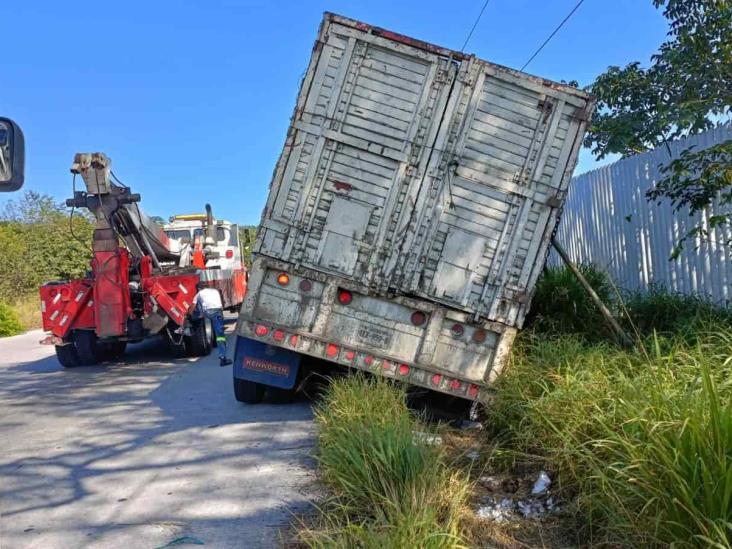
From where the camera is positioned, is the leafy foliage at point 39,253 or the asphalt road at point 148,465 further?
the leafy foliage at point 39,253

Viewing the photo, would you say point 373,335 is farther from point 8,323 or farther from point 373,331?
point 8,323

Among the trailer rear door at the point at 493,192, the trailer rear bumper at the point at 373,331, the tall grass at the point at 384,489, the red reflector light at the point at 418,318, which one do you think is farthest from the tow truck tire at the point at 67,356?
the tall grass at the point at 384,489

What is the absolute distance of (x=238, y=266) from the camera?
58.6 ft

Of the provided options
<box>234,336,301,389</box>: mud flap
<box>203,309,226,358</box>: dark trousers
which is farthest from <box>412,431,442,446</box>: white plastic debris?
<box>203,309,226,358</box>: dark trousers

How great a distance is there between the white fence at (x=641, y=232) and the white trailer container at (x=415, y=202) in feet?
6.47

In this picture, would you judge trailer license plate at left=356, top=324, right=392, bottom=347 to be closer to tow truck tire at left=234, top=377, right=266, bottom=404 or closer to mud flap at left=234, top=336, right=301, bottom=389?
mud flap at left=234, top=336, right=301, bottom=389

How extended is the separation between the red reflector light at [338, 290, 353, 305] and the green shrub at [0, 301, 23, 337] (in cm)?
1724

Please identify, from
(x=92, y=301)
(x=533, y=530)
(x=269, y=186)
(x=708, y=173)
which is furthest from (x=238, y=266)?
(x=533, y=530)

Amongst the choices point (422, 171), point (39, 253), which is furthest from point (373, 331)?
point (39, 253)

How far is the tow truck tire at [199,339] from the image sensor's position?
12.2m

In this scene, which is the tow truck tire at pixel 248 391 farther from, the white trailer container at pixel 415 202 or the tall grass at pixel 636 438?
the tall grass at pixel 636 438

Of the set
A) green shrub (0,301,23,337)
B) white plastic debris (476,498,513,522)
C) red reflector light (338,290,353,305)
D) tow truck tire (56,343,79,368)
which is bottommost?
green shrub (0,301,23,337)

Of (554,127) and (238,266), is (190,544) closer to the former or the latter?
(554,127)

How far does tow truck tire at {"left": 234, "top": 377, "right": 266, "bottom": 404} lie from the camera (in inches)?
299
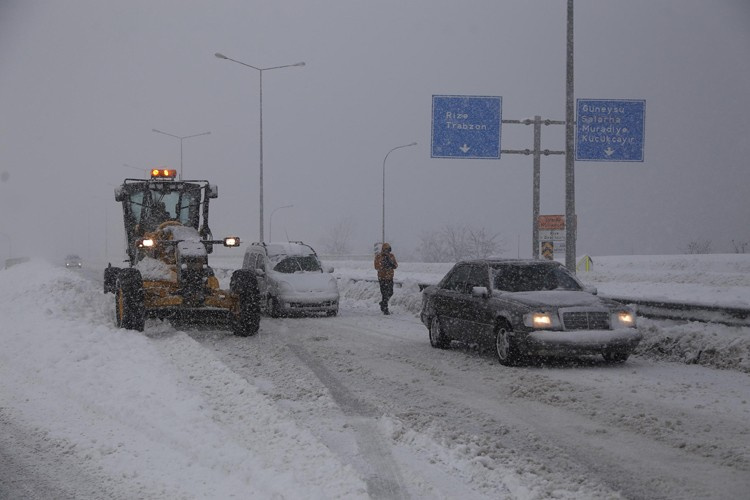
--- --- ---
Copy out all of the entries above word for word, leaving out the pictures.

From where the camera is positioned, is the leafy foliage at point 39,253 or the asphalt road at point 148,465 further?
the leafy foliage at point 39,253

Viewing the photo, would you say point 373,335 is farther from point 8,323 or farther from point 373,331?
point 8,323

Among the trailer rear door at the point at 493,192, the trailer rear bumper at the point at 373,331, the tall grass at the point at 384,489, the red reflector light at the point at 418,318, which one do you think is farthest from the tow truck tire at the point at 67,356?
the tall grass at the point at 384,489

What is the absolute distance of (x=238, y=266) from the camera?
58.6 ft

Of the provided options
<box>234,336,301,389</box>: mud flap
<box>203,309,226,358</box>: dark trousers
which is farthest from <box>412,431,442,446</box>: white plastic debris?
<box>203,309,226,358</box>: dark trousers

How great a distance is there between the white fence at (x=641, y=232) and the white trailer container at (x=415, y=202) in feet?
6.47

In this picture, would you judge trailer license plate at left=356, top=324, right=392, bottom=347 to be closer to tow truck tire at left=234, top=377, right=266, bottom=404 or closer to mud flap at left=234, top=336, right=301, bottom=389?
mud flap at left=234, top=336, right=301, bottom=389

How extended is the separation between the red reflector light at [338, 290, 353, 305] and the green shrub at [0, 301, 23, 337] (in cm)?
1724

Please identify, from
(x=92, y=301)
(x=533, y=530)
(x=269, y=186)
(x=708, y=173)
which is furthest from (x=238, y=266)?
(x=533, y=530)

Amongst the choices point (422, 171), point (39, 253), which is furthest from point (373, 331)?
point (39, 253)

How far is the tow truck tire at [199,339] from the image sensor's position?
12.2m

In this scene, which is the tow truck tire at pixel 248 391 farther from, the white trailer container at pixel 415 202 or the tall grass at pixel 636 438?
the tall grass at pixel 636 438

Of the set
A) green shrub (0,301,23,337)
B) white plastic debris (476,498,513,522)
C) red reflector light (338,290,353,305)
D) tow truck tire (56,343,79,368)
which is bottommost?
green shrub (0,301,23,337)

Of (554,127) and (238,266), is (190,544) closer to the former or the latter?
(554,127)

How far does tow truck tire at {"left": 234, "top": 377, "right": 266, "bottom": 404} lie from the camera (in inches)?
299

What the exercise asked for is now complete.